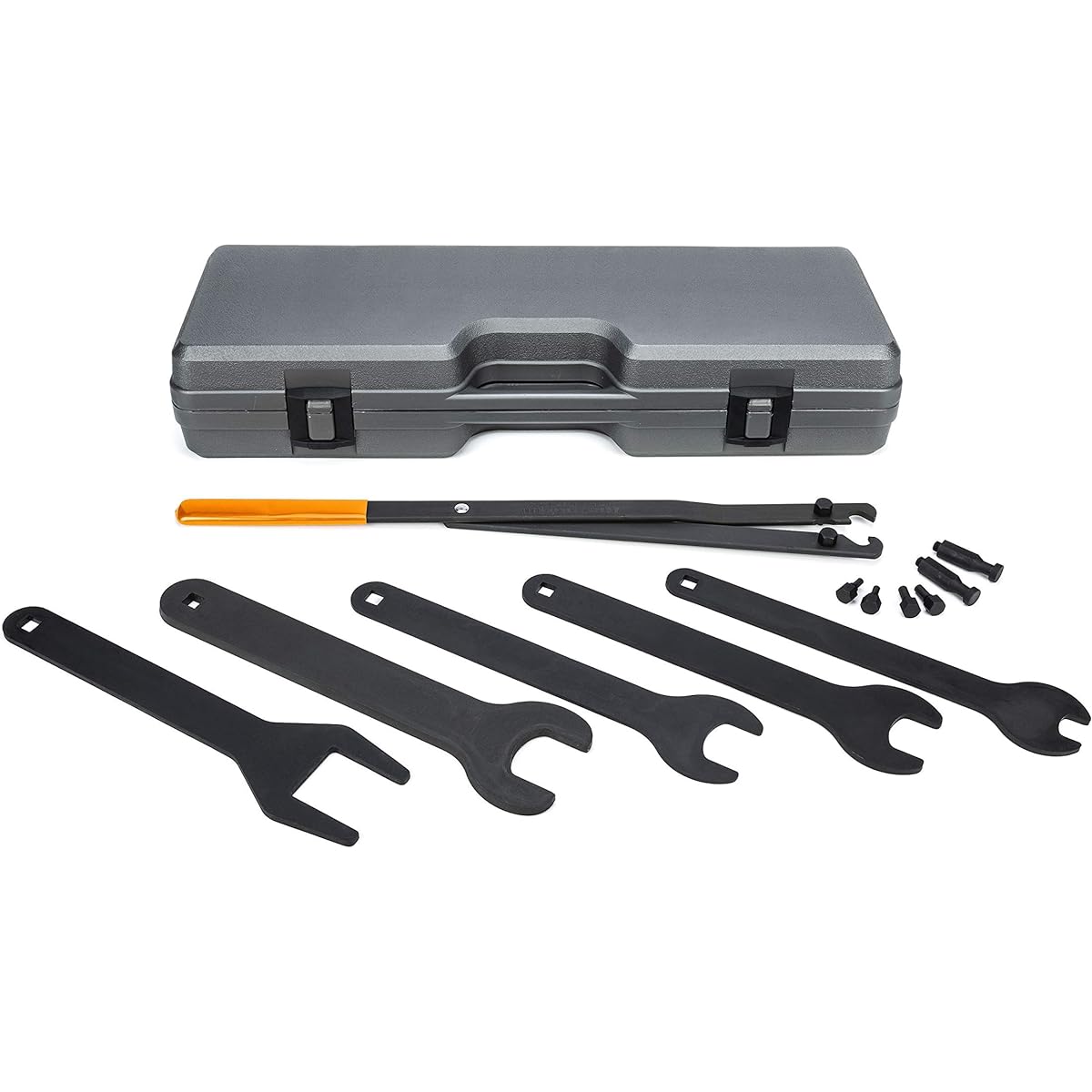 KD Tools KDT41580 Fan Clutch Service Kit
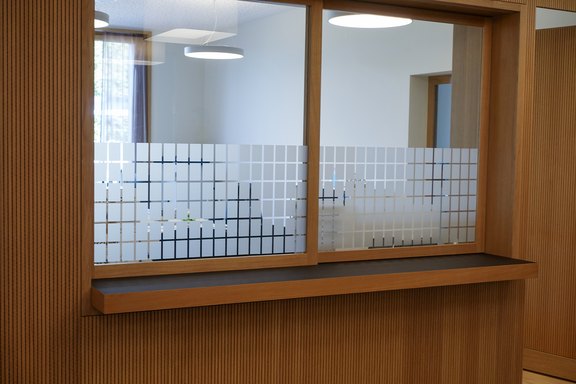 Büelriert_Glasbeschichtung_Empfang.JPG  
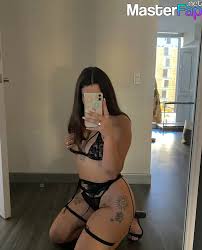 Allyken Nude OnlyFans Leak Picture 25ux5zylcJ | MasterFap.net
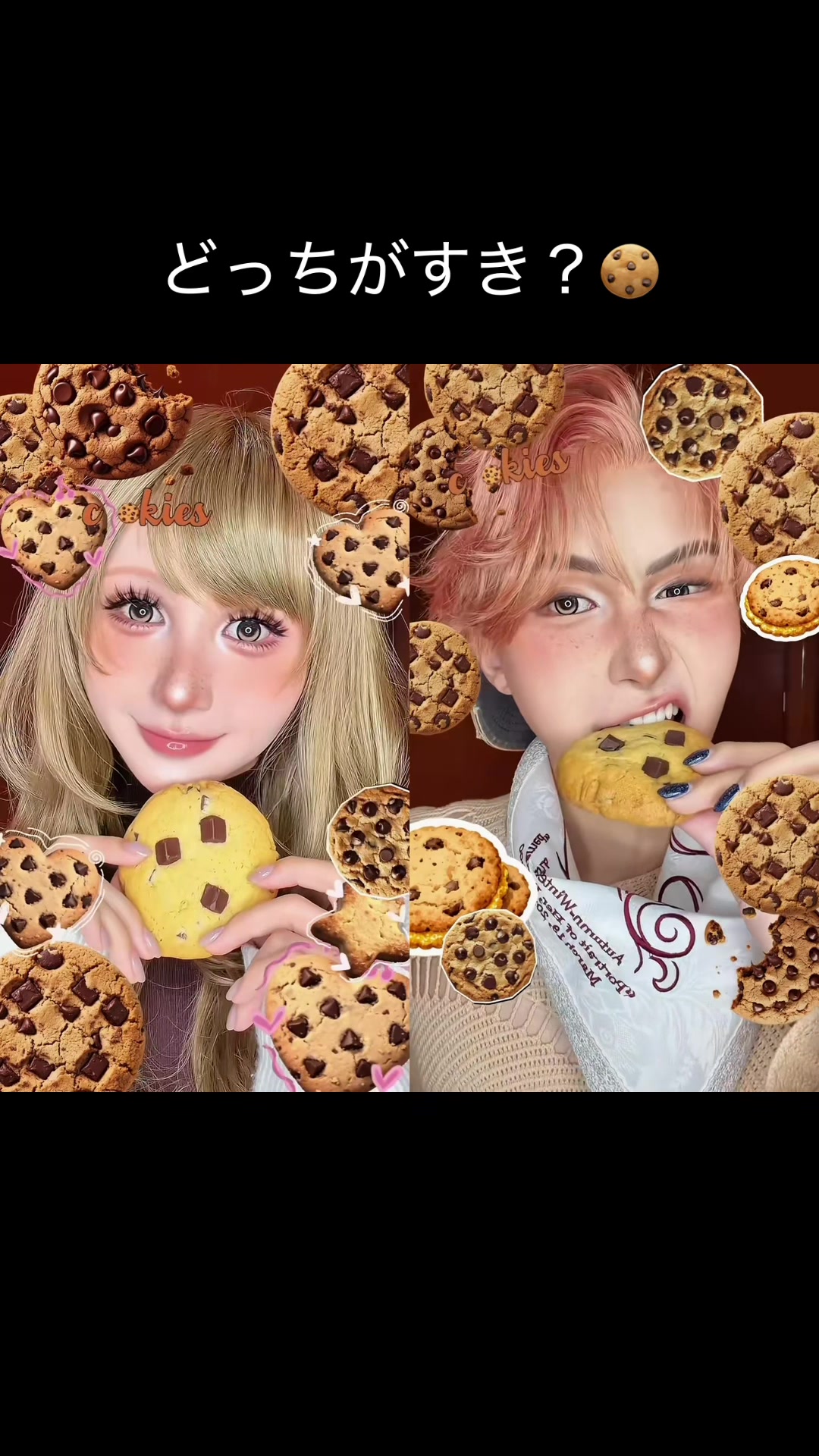 @GYUTAE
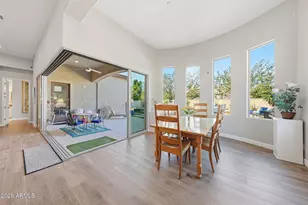 12196 E Clinton St, Scottsdale, AZ 85259 - Photo 8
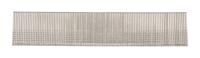 DeWALT DNBT1850SZ 18 Gauge RVS Spijkers 1.25x50mm 5000 stuks - thumbnail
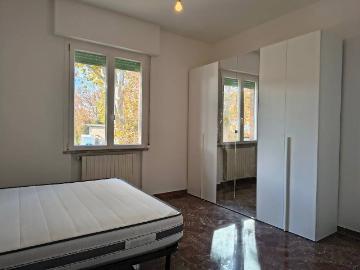 Appartamento in affitto a Ferrara FE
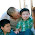 Wilton Merry Go Round Cake Topper Wilton Merry Go Round Cake Topper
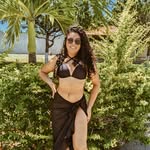 ᴊᴀᴅɴᴀ sᴀɴᴛᴏs - @jade___santos - Instagram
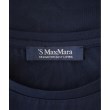 ラグタグ(RAGTAG)のS Max Mara エスマックスマーラ レディース Tシャツ・カットソー サイズ：S3
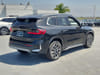3 thumbnail image of  2026 BMW X1 xDrive28i xDrive28i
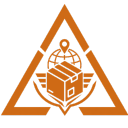 Discovery icon for Anther Logistics Agency Discord server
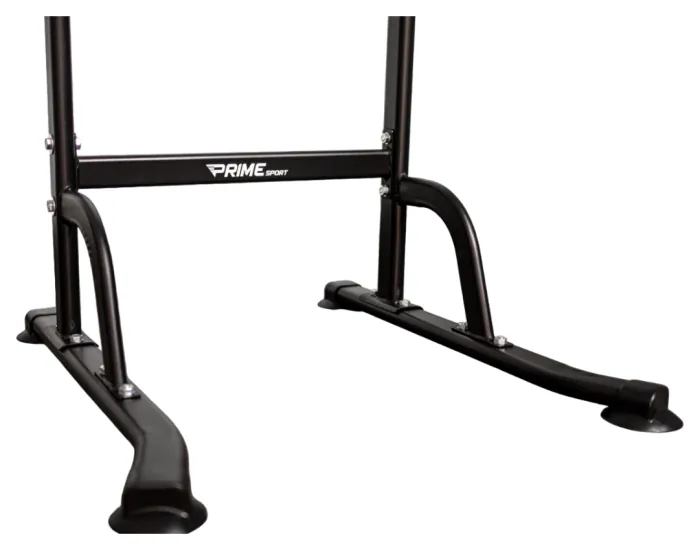 Силова станція Prime Sport Power Tower Titan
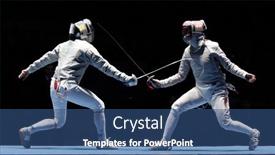  Presentation with teams - 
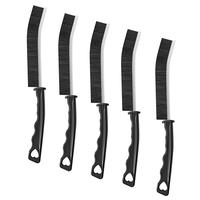 CREVICE-BRUSH-5 PCS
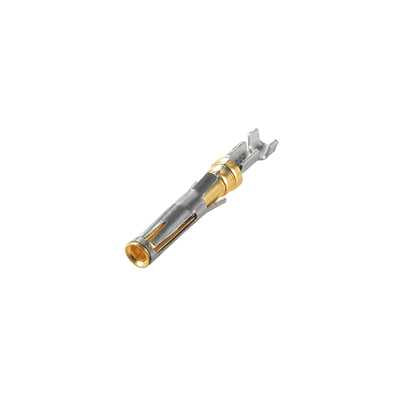 WEIDMULLER - 1427900000 - Electrical Connectors, Terminals, & Pins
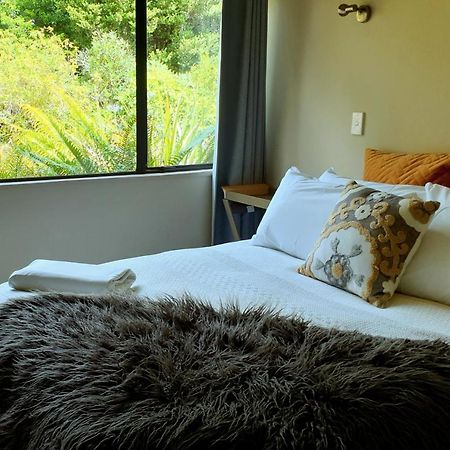 Beech Tree Lodge أوهاكيون المظهر الخارجي الصورة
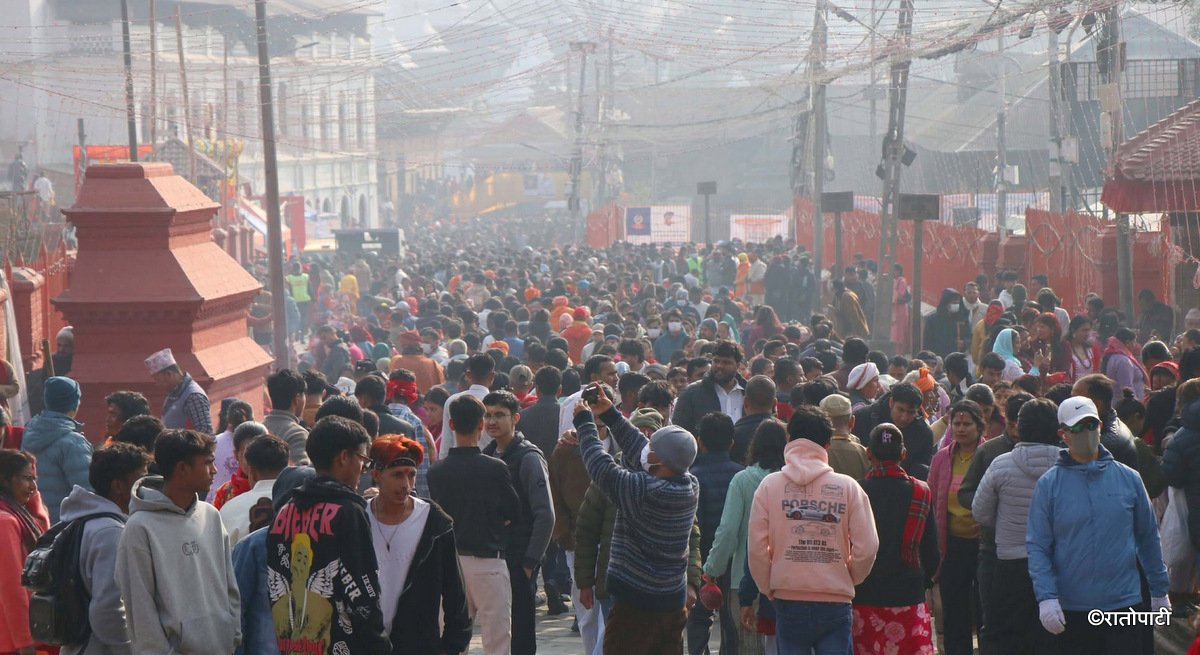 shavaratri pashupati (3)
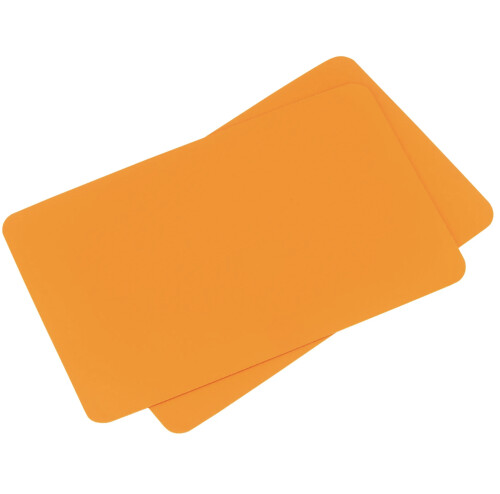 Remonto lopas SUP Fusion Aqua Marina BT-21FUP (21x13 cm)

• _PROBLEM_
Please repeat the lines that run from the one holding "Силова станція Prime Sport Power Tower Titan" to the last line of the material, both included, exactly and without pictures.

• _SOLUTION FOR THIS PROBLEM_
 Силова станція Prime Sport Power Tower Titan
  Presentation with teams - 
 CREVICE-BRUSH-5 PCS
 WEIDMULLER - 1427900000 - Electrical Connectors, Terminals, & Pins
 Beech Tree Lodge أوهاكيون المظهر الخارجي الصورة
 shavaratri pashupati (3)
 Remonto lopas SUP Fusion Aqua Marina BT-21FUP (21x13 cm)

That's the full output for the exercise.